- Reading passage:
====

The holidays used to be rush, rush, rush for me. It wasn’t unusual to find me shopping during the last few days before Christmas for last minute gifts. While I wasn’t a devoted enough planner to shop on Black Friday or a good enough procrastinator to wait until Christmas Eve, I was still great at getting a lot of shopping completed. Since my daughter came into my life I came to view the holidays completely different.
She was born 3 days after Christmas, and I have to tell you that the Christmas she was born was the best ever that we celebrated. We didn’t do any of the traditional stuff. We didn’t go visit family or plan a big meal as I was hesitant to travel an hour away from our hospital just days before our due date. And so, the Christmas day was spent with my lovely husband, and only him. Presents were opened leisurely and dinner was served when we were hungry. Phone calls were made and well wishes were given. I don’t recall exactly now, but we probably napped or played video games. One thing I do remember is taking photos of my pregnant belly and being full of bliss.

====

- Raw data:
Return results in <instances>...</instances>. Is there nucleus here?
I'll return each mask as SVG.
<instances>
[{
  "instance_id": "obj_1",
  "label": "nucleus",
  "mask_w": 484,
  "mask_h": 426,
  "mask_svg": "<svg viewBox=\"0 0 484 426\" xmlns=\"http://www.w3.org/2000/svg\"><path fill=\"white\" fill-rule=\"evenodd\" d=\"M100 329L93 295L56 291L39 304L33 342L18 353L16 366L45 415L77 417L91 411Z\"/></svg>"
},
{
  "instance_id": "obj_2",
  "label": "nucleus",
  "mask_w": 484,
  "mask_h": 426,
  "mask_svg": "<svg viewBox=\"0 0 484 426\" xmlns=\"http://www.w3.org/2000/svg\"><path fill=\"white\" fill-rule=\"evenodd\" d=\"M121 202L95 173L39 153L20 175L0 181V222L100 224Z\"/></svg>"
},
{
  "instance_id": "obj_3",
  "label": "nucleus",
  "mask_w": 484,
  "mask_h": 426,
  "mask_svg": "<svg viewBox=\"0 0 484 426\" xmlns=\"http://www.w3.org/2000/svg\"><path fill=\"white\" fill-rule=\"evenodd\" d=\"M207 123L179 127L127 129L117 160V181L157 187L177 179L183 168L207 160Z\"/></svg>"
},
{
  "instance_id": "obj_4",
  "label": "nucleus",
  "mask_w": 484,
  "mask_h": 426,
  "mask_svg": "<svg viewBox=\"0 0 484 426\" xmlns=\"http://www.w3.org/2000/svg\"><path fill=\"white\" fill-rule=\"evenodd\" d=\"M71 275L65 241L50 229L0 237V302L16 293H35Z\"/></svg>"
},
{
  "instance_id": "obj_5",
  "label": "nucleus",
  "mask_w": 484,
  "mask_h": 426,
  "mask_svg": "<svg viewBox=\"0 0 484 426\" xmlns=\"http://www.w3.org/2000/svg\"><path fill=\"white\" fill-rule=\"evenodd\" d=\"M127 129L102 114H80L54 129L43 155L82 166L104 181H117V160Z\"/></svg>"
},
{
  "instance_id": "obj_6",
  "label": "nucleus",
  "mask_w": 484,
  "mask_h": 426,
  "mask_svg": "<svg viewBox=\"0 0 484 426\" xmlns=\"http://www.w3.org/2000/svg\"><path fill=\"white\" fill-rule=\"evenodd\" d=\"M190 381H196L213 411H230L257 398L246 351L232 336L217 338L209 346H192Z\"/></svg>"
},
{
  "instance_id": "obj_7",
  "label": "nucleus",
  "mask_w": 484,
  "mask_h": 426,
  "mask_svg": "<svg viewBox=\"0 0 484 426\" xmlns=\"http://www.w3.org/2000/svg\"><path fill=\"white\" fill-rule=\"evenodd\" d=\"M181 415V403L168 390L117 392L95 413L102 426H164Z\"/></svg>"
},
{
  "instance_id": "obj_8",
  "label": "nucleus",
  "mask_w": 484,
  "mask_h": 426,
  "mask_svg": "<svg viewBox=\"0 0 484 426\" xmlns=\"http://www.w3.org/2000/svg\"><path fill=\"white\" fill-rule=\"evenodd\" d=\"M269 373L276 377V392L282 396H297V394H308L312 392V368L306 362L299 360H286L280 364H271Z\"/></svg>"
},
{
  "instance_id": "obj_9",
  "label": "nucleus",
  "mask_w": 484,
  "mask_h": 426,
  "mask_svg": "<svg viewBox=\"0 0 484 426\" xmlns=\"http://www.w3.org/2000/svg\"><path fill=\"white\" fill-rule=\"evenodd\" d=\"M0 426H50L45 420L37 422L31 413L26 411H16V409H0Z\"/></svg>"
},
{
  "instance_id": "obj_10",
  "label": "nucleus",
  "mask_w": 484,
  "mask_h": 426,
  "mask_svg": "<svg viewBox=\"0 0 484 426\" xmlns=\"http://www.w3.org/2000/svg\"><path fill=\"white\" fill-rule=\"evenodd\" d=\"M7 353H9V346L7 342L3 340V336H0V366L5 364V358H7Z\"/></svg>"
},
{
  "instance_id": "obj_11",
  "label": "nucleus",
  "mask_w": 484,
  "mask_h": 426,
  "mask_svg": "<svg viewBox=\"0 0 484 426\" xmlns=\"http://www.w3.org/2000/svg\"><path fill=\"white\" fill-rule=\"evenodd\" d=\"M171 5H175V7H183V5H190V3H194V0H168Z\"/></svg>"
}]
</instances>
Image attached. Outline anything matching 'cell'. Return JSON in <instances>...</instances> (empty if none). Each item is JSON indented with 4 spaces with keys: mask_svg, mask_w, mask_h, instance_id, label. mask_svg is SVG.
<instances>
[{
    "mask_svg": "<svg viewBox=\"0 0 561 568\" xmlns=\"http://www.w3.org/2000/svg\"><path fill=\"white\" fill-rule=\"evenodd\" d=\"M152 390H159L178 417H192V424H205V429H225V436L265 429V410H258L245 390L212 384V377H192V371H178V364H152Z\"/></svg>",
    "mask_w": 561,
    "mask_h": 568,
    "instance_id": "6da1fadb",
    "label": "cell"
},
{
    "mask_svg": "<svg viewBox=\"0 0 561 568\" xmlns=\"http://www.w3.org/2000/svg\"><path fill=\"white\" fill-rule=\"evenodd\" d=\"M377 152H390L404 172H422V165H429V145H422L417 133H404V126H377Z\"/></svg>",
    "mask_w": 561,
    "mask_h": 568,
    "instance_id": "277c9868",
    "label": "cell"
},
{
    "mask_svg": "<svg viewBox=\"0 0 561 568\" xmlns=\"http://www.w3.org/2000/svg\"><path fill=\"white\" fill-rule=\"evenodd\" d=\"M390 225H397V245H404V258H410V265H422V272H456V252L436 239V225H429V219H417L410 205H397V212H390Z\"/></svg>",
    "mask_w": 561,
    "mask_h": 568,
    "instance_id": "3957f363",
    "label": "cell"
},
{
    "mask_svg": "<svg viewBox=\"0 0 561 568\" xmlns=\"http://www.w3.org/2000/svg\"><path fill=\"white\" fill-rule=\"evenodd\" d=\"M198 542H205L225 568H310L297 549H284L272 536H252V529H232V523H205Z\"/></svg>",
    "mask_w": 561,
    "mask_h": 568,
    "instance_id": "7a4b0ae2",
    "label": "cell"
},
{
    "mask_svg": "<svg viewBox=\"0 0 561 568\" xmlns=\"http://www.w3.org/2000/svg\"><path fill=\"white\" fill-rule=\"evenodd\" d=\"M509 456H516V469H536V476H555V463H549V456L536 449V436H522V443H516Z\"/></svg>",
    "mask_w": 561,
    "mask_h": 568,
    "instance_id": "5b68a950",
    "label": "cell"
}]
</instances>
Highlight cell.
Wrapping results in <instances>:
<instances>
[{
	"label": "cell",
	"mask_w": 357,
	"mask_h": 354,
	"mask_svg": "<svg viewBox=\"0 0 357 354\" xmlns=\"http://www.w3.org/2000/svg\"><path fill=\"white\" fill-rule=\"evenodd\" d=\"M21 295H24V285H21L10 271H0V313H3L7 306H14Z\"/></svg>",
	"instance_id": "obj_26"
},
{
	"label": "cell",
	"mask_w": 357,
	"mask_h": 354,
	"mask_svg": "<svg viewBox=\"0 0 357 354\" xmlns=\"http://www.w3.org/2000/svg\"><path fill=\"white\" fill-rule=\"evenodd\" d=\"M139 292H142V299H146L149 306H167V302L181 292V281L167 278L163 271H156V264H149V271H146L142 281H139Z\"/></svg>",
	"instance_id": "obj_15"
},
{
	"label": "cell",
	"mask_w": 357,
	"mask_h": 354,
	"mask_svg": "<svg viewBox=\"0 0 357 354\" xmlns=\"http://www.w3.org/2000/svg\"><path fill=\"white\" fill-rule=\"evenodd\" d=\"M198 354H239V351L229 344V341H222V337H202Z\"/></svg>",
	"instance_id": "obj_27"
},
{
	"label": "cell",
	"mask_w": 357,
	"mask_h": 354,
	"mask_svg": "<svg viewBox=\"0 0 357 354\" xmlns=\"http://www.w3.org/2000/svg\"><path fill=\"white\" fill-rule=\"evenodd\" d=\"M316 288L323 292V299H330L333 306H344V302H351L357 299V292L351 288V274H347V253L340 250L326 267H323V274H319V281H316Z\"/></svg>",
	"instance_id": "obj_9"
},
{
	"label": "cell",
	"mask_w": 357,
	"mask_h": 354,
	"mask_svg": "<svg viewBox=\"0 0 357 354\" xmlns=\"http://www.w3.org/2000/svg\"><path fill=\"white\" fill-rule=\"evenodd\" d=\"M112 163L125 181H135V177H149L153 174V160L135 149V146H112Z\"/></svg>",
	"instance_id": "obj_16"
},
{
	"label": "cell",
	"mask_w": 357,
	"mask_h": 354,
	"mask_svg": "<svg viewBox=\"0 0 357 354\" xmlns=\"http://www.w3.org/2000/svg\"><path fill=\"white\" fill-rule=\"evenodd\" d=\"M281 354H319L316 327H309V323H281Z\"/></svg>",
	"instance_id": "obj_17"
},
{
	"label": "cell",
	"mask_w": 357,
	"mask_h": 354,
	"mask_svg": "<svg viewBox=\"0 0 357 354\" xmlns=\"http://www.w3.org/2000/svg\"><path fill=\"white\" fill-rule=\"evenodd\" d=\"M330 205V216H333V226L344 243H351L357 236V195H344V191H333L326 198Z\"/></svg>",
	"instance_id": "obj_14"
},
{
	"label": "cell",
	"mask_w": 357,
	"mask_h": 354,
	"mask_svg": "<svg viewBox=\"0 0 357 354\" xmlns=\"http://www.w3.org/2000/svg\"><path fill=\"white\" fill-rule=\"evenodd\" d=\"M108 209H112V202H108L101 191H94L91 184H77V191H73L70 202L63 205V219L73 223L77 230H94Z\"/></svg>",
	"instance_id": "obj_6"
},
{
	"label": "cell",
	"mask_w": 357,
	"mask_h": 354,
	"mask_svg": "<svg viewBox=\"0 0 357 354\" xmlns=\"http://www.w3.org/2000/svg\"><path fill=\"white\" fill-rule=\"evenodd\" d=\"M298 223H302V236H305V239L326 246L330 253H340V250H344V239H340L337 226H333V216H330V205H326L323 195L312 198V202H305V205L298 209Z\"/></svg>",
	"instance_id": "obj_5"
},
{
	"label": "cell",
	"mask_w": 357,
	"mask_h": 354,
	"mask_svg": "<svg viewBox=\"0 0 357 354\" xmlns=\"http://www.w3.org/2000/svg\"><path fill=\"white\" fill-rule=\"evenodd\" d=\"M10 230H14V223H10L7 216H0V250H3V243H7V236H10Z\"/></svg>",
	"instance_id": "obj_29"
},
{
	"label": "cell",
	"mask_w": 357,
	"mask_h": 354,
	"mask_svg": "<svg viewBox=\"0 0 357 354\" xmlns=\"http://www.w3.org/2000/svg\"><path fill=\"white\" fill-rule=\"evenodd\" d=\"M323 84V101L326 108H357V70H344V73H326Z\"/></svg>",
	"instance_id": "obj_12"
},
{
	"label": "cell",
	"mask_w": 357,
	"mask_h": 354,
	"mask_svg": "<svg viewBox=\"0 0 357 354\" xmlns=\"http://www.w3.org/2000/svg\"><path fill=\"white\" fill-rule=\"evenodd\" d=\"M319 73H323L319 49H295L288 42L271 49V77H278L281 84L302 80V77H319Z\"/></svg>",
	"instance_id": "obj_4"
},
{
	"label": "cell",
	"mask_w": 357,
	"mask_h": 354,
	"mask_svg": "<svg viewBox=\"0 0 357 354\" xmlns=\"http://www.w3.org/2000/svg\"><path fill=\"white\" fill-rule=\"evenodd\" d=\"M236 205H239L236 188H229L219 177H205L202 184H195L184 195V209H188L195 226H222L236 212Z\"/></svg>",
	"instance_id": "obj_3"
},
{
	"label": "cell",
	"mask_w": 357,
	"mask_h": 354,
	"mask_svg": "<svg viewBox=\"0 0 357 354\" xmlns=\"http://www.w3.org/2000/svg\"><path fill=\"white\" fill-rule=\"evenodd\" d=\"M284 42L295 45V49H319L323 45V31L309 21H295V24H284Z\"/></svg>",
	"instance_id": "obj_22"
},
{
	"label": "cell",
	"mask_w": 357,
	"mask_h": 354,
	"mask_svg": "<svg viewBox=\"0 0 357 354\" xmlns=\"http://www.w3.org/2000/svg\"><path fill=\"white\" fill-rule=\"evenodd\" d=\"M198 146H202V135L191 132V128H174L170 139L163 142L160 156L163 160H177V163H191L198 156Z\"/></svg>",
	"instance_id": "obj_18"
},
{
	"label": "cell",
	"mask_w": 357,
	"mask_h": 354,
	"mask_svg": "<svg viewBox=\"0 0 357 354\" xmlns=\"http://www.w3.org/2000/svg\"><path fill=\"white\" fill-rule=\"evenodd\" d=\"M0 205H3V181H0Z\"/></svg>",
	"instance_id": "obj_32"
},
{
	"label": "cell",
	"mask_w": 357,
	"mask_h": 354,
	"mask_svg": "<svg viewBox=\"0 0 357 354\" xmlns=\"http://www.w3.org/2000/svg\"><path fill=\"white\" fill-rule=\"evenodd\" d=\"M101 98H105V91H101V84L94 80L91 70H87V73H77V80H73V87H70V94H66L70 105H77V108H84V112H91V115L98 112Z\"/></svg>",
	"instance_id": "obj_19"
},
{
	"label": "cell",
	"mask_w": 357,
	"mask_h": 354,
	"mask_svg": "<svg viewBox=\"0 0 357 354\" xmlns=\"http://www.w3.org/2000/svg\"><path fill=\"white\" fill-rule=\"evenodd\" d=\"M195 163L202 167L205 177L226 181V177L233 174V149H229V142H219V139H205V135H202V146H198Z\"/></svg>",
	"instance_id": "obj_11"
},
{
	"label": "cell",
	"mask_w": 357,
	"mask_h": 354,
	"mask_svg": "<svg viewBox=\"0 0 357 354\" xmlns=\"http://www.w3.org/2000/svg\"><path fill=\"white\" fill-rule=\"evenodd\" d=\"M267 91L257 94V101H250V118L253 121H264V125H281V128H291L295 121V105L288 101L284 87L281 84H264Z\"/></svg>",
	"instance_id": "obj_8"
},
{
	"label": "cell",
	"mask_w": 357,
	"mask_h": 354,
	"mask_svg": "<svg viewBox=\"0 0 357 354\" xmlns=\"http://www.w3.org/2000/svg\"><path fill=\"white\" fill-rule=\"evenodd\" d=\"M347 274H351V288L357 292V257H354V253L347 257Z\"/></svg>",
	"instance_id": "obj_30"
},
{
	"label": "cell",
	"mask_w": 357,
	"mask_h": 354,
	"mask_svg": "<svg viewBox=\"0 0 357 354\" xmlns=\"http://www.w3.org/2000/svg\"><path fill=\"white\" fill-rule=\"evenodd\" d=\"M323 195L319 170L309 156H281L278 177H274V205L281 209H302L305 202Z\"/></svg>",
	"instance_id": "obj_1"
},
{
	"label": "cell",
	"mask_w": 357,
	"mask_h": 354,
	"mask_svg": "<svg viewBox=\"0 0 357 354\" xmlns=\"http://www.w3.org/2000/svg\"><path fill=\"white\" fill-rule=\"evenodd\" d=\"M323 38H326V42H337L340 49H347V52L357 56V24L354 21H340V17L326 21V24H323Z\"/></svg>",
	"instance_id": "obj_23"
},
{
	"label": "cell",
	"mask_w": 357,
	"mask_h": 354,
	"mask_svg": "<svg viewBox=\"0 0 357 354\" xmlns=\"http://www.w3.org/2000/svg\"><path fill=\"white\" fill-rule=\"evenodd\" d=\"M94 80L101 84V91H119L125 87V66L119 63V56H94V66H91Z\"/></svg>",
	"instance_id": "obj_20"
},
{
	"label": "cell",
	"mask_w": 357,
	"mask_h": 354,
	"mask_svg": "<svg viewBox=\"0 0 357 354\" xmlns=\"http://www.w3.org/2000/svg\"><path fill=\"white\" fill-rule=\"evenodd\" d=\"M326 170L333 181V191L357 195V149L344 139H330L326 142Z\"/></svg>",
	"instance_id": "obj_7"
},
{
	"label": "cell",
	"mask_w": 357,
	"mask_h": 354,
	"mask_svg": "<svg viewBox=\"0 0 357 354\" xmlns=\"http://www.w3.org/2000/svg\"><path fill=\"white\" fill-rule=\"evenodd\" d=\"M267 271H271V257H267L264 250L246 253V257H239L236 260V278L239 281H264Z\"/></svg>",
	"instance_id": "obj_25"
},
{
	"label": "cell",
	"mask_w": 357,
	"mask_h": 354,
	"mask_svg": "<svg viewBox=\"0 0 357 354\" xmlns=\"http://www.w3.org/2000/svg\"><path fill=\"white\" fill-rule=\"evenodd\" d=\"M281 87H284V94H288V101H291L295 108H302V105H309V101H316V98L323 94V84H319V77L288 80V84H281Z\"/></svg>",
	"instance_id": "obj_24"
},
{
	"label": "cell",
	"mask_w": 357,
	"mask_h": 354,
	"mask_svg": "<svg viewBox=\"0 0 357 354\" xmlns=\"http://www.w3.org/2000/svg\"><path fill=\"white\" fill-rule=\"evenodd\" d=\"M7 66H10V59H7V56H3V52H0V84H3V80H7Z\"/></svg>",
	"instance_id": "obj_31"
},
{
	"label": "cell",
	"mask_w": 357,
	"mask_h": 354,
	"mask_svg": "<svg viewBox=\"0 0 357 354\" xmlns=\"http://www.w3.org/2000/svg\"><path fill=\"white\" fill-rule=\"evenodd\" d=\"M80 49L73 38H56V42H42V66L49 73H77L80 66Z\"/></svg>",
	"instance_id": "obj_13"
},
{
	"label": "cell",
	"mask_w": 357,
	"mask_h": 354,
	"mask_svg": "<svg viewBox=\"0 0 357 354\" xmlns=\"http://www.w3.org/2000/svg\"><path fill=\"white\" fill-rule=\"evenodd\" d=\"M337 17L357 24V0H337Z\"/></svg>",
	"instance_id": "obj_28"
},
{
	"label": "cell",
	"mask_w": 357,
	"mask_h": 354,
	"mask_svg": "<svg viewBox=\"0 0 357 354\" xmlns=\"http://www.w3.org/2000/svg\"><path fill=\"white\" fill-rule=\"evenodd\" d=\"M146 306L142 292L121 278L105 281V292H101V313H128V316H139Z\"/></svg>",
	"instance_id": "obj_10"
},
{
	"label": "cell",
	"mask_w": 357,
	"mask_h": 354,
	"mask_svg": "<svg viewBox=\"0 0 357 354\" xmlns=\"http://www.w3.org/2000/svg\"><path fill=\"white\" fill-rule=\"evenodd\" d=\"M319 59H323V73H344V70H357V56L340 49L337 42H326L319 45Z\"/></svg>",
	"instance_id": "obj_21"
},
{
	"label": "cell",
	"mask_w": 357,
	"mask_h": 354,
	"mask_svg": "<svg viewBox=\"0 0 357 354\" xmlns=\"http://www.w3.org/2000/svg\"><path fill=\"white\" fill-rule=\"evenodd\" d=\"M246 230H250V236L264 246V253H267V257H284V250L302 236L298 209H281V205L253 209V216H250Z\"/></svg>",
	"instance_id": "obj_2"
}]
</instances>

====

- Actions to take:
a) Rewrite everything in the holiday piece from "She was born 3" down to "full of bliss.", substituting "spouse" for "husband".
b) Answer these questions about the holiday piece:
(i) How many days after Christmas was the daughter born?
(ii) Which shopping day was the writer not a devoted enough planner to shop on?
(iii) How far from the hospital was the writer hesitant to travel?
The items have no connection to the holiday piece.

- Solution list:
a)
She was born 3 days after Christmas, and I have to tell you that the Christmas she was born was the best ever that we celebrated. We didn’t do any of the traditional stuff. We didn’t go visit family or plan a big meal as I was hesitant to travel an hour away from our hospital just days before our due date. And so, the Christmas day was spent with my lovely spouse, and only him. Presents were opened leisurely and dinner was served when we were hungry. Phone calls were made and well wishes were given. I don’t recall exactly now, but we probably napped or played video games. One thing I do remember is taking photos of my pregnant belly and being full of bliss.

b)
(i) 3 days
(ii) Black Friday
(iii) An hour